[DIRECTIONS] Reproduce everything in the records below, from the line containing "From the image provided, is" down to the last line of the records, with no change to the wording.

[DATASET RECORDS]
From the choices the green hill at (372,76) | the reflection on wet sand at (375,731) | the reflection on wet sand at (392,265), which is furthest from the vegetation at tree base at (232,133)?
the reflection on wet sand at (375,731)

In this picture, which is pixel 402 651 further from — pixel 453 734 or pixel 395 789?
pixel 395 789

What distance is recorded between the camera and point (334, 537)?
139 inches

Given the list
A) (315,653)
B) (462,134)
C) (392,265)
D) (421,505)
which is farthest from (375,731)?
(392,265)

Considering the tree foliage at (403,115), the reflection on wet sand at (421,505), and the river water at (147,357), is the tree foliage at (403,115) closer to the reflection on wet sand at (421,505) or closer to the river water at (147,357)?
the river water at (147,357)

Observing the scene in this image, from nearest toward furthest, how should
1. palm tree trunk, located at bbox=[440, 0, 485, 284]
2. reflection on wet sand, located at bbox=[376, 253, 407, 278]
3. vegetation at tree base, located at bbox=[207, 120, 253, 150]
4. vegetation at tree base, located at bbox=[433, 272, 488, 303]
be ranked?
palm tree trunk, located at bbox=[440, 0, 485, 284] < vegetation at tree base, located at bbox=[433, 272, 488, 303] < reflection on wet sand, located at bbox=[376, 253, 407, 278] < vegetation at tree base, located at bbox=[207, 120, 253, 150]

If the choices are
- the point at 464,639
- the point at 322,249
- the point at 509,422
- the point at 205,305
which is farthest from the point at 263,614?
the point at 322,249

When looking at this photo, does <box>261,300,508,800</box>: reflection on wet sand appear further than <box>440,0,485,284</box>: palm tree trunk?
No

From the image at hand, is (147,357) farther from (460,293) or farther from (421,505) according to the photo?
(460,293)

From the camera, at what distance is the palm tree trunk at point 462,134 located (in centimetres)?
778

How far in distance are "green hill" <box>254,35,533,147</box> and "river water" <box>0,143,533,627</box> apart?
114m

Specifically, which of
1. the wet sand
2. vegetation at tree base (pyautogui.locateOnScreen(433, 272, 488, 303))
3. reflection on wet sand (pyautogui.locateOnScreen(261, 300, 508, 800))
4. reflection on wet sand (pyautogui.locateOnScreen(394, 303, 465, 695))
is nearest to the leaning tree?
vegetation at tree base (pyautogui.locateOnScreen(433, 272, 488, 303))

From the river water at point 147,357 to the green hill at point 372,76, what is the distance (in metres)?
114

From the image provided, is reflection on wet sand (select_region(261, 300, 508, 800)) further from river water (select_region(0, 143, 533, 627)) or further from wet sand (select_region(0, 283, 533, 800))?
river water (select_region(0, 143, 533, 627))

[WRITTEN RESPONSE]
From the image provided, is reflection on wet sand (select_region(261, 300, 508, 800)) further from river water (select_region(0, 143, 533, 627)) or further from wet sand (select_region(0, 283, 533, 800))?
river water (select_region(0, 143, 533, 627))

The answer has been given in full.